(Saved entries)

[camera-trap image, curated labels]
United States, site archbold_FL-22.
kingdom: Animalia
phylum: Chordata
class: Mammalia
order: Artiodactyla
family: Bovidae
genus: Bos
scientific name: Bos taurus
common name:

◆ TASK OBJECTIVE ◆
The answer should contain every line of the data, unchanged.

◆ EXERCISE SOLUTION ◆
[camera-trap image, curated labels]
United States, site archbold_FL-22.
kingdom: Animalia
phylum: Chordata
class: Mammalia
order: Artiodactyla
family: Bovidae
genus: Bos
scientific name: Bos taurus
common name:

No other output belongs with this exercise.